EXTRAIT DE PAGE
--------------------

2. La vie des objets
« L’objet [...] devait devenir personnage principal et détrôner le sujet. » Fernand Léger (1945)
Arman : Colère (meuble de style Henri-II), 1961, assemblage de morceaux de meuble
Dès 1961, Arman s'engage dans un corps-à-corps avec des objets domestiques ou des instruments de musique, symboles de la bourgeoisie, qu'il casse avec violence avant de les disposer sur un panneau de bois. Ces « Colères » expriment une critique en acte de la société conservatrice ; elles révèlent aussi la beauté du geste qui détruit pour reconstruire et montrent des objets usuels sous de nouveaux angles, à la manière des natures mortes cubistes.

--------------------

DONNÉES FOURNIES
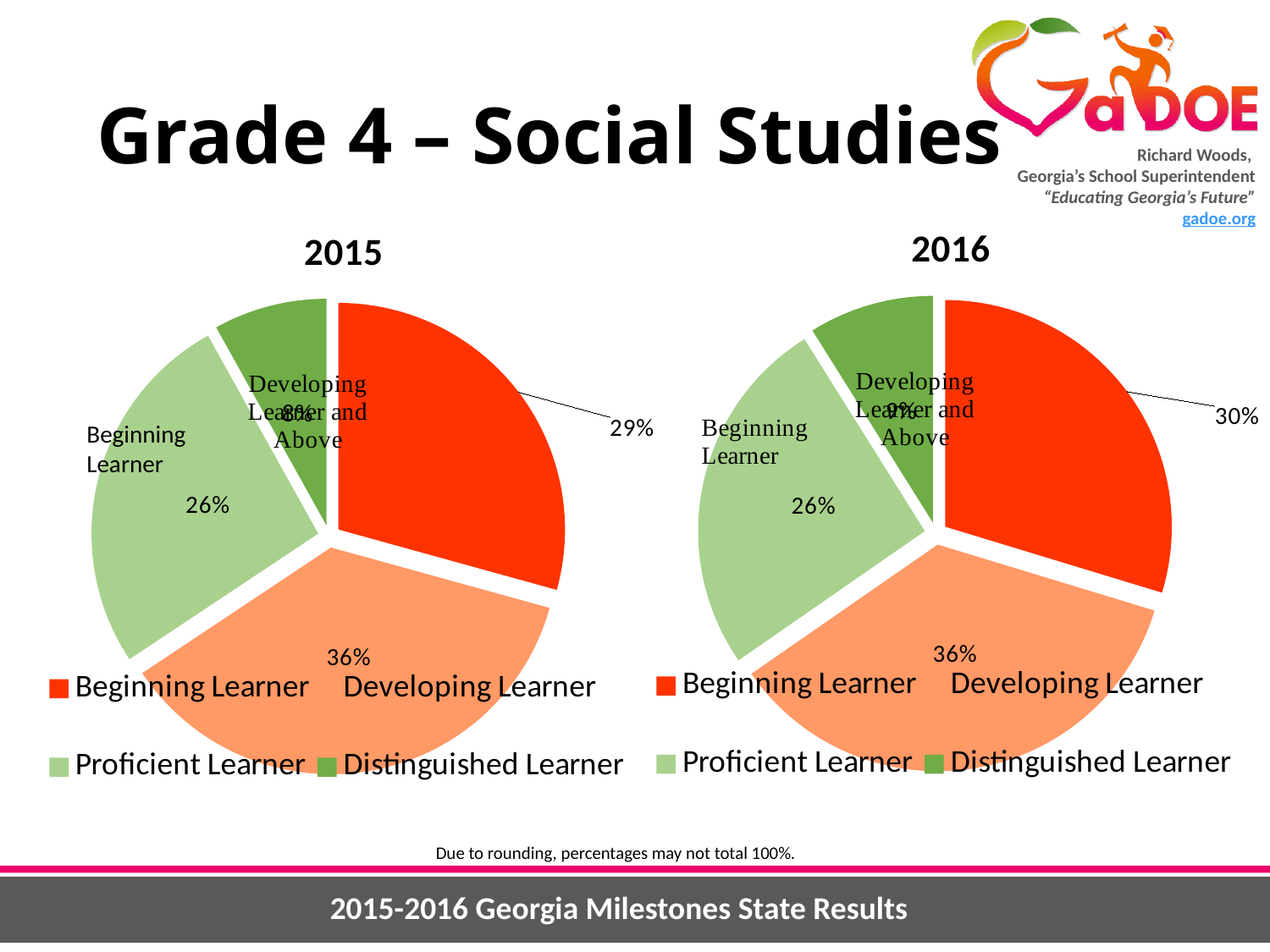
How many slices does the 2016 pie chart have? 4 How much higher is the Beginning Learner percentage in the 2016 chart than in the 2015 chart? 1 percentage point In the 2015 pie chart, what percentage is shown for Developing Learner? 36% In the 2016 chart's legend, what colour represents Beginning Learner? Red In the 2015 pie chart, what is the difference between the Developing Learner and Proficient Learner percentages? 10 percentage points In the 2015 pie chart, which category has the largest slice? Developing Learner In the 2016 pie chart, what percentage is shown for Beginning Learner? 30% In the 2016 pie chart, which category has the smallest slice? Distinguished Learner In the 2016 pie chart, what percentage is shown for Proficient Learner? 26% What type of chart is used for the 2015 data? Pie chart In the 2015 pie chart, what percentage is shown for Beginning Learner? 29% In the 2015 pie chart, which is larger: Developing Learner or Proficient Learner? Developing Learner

--------------------

CONSIGNES
[a] Dans l'extrait de page, reprenez le passage compris entre « 2. La vie des » et « natures mortes cubistes. », inclus, en changeant « bois » en « métal ».
[b] Relevez tous les verbes conjugués au présent de l'indicatif dans le paragraphe de l'extrait de page qui commence par « Dès 1961 ».
[c] D'après l'extrait de page, les affirmations suivantes sont-elles exactes ? (i) Arman dispose les objets cassés sur un panneau de bois. (ii) La citation de Fernand Léger date de 1961. (iii) Les « Colères » expriment une critique de la société conservatrice.
Le matériel fourni n'est d'aucune utilité ici.

RÉPONSES PAR POINT
[a]
2. La vie des objets
« L’objet [...] devait devenir personnage principal et détrôner le sujet. » Fernand Léger (1945)
Arman : Colère (meuble de style Henri-II), 1961, assemblage de morceaux de meuble
Dès 1961, Arman s'engage dans un corps-à-corps avec des objets domestiques ou des instruments de musique, symboles de la bourgeoisie, qu'il casse avec violence avant de les disposer sur un panneau de métal. Ces « Colères » expriment une critique en acte de la société conservatrice ; elles révèlent aussi la beauté du geste qui détruit pour reconstruire et montrent des objets usuels sous de nouveaux angles, à la manière des natures mortes cubistes.

[b] s'engage, casse, expriment, révèlent, détruit, montrent

[c]
(i) Oui : « avant de les disposer sur un panneau de bois ».
(ii) Non : « Fernand Léger (1945) ».
(iii) Oui : « expriment une critique en acte de la société conservatrice ».